Currently, T3SEDb offers an onsite prediction tool for T3SE proteins, as well as links for other analysis tool via Protscale (http://www.expasy.ch/cgi-bin/protscale.pl?1). To go one step further, T3SEDb can offer a wider range of analytical tools relevant to the study of T3SE for example, tools similar to those available on WEMBOSS (i.e. hydropathy plots, global alignment). Taking Human-gpDB as example, this database provides analytical tools such as domain architecture analysis, protein-protein/protein-chemical interactions and pathway enrichment to help in data integration for users of its database.

However, development of analytical tools may be too technologically demanding. As such, providing links to tools that are relevant to the study of T3SE is another feasible approach.

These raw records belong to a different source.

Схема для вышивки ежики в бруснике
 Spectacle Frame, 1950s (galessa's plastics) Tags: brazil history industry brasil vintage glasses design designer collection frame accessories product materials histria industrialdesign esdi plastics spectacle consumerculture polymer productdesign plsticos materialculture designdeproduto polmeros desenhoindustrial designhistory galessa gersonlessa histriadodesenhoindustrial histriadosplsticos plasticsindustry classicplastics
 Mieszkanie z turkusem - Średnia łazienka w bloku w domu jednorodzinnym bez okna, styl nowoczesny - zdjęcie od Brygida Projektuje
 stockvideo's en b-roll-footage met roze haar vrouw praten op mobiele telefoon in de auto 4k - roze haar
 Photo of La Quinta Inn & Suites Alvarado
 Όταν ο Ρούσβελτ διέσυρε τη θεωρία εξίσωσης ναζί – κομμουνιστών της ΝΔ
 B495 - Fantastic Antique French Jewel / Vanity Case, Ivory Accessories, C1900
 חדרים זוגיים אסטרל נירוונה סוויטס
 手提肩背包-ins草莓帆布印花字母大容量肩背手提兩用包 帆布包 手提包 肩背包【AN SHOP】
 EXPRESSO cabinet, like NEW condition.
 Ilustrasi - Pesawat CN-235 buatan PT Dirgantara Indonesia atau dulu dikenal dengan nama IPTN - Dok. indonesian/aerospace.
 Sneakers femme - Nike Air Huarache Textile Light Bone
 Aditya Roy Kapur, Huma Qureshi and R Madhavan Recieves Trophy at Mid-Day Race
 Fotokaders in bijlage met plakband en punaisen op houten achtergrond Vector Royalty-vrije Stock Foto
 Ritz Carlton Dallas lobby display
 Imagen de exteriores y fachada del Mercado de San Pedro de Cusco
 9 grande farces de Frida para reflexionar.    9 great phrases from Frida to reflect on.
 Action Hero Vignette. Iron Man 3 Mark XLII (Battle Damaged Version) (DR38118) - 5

Dedicated section for updates

To keep users of T3SEDb in the loop, updates made to T3SEDb can be given a dedicated section in the home page; an addition to the current brief introduction of what T3SE is.

Feedback page

Feedbacks are invaluable. It enables improvements to be highlighted, and errors (i.e. incorrect sequences or annotation) to be corrected in the quickest time possible. As such, adding a page to T3SEDb dedicated for users to return feedbacks will be a valuable investment. Currently T3SEDb provides only the unlinked email accounts of the database administrators.

T3SEDb interface

The interface of T3SEDb can be more standardized. The type and size of fonts used should be uniform across the site, especially the type of font used. Yet, some pages (i.e. Field Description, Annotation and Update Policies as well as individual entries) used different fonts with variation in sizes. The content of a database is what matters, but standardization of the interface will help making navigation through T3SEDb pleasant.